Dans les régions touristiques, comme la mienne, les emplois saisonniers sont irremplaçables pour les entreprises et les collectivités locales. Quelle position faut-il adopter à en matière de taxation des contrats courts ?

M. Bernard Perrut. Si la réduction du chômage et de la précarité constitue un objectif indiscuté, cet accord ne fait pas l’unanimité, loin de la démocratie sociale apaisée souhaitée par le Président de la République. Que pensez-vous des syndicats – CGT et FO – qui y voient l’expression d’une politique sociale à rebours des promesses gouvernementales ou de ceux – comme Solidaires et FSU – qui parlent de régression sociale ?

Certains députés de la majorité souhaitent amender le texte, notamment pour revenir sur la simplification des procédures de licenciement, ou renforcer la taxation des contrats d’intérim ; souhaitez-vous que le texte puisse évoluer ?

Mme Bérengère Poletti. L’accord risque de mettre en difficulté les entreprises et les associations de services à la personne, qui viennent de signer une nouvelle convention collective et qui augmentent leur masse salariale de quelque 5 %. Ces entreprises auront notamment du mal à faire face aux mesures, par ailleurs salutaires, relatives au temps partiel – qui constitue un véritable problème, notamment pour les femmes – et aux contrats collectifs de complémentaire santé.

Tous les députés qui ne cumulent pas plusieurs mandats sont de fait employeurs de personnel à temps partiel – à mi-temps, voire moins encore. Aussi les questions auxquelles nous faisons face doivent-elles également être considérées pour les autres employeurs.

Mme Catherine Coutelle. En tant que présidente de la délégation aux droits des femmes, je me félicite de l’accord sur le temps partiel. Nous demandons depuis longtemps de renforcer la taxation de ces contrats, pour en limiter l’utilisation.

Existe-t-il des salariés qui ne seraient couverts par aucune convention collective, ni aucun accord professionnel ? Que se passe-t-il dans ce cas ? Beaucoup de négociations étant dévolues aux délégués syndicaux, seront-ils formés à lutter contre la précarité et l’inégalité professionnelle ? La négociation salariale sur l’égalité professionnelle a, en effet, très peu avancé ; l’échéance du 8 mars n’a pas été respectée, et il sera difficile de respecter celle de fin juin, l’ordre du jour n’étant pas encore réellement fixé.

Consigne 1 >> D'après le débat sur l'accord social, de combien les entreprises et associations de services à la personne augmentent-elles leur masse salariale ?
Consigne 2 >> Poursuivez le débat sur l'accord social à partir de sa dernière phrase.

Données fournies >>

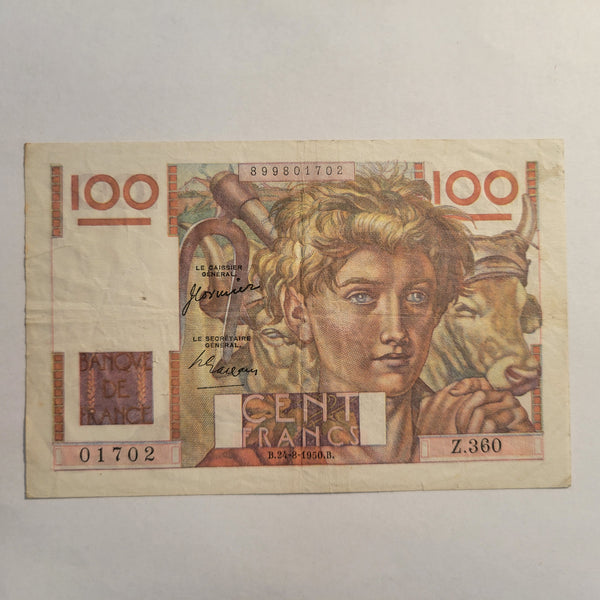 1950. B. 100 Franc Cent Francs Banque De France Note 128C VF Minor Pin Hole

Réponse 1 >> De quelque 5 %.

Réponse 2 >>
L’effort pour aménager un temps de travail moins éclaté pour les contrats à temps partiel de moins de 24 heures doit être salué ; mais pour les contrats qui excèdent cette durée, les dérogations permettront-elles à nouveau d’organiser des coupures plus longues dans la journée de travail ? Ce problème est particulièrement prégnant dans la grande distribution ; les femmes représentant 80 % des temps partiels, c’est à elles que s’appliquent toutes les dérogations prévues dans le code du travail.

Le paiement des heures complémentaires pose également problème. La majoration de salaire dès la première heure représente un progrès, mais celle-là reste fixe, à 10 %, alors qu’auparavant, si les premières heures complémentaires ne donnaient lieu à aucune majoration, celle-ci s’élevait à 25 % pour les suivantes. Les salariés n’y gagnent donc pas forcément. Enfin, lorsqu’un avenant au contrat augmente la durée du travail, les heures effectuées en plus ne sont pas majorées.

M. Rémi Delatte. Ce projet de loi représente des avancées réelles en termes de flexibilité – gage de la compétitivité de nos entreprises – et de sécurisation des parcours professionnels. Pour autant, pour certaines entreprises – comme celles de services à la personne –, il faudra en appliquer les dispositions avec discernement. Ces entreprises tiennent une place importante dans l’économie de notre pays et jouent un rôle humain inestimable auprès des personnes âgées. Fragilisé notamment par l’évolution annoncée de la TVA, ce secteur sera incapable d’assumer certaines mesures du texte, comme la généralisation de la complémentaire santé ou le minimum des 24 heures hebdomadaires de travail.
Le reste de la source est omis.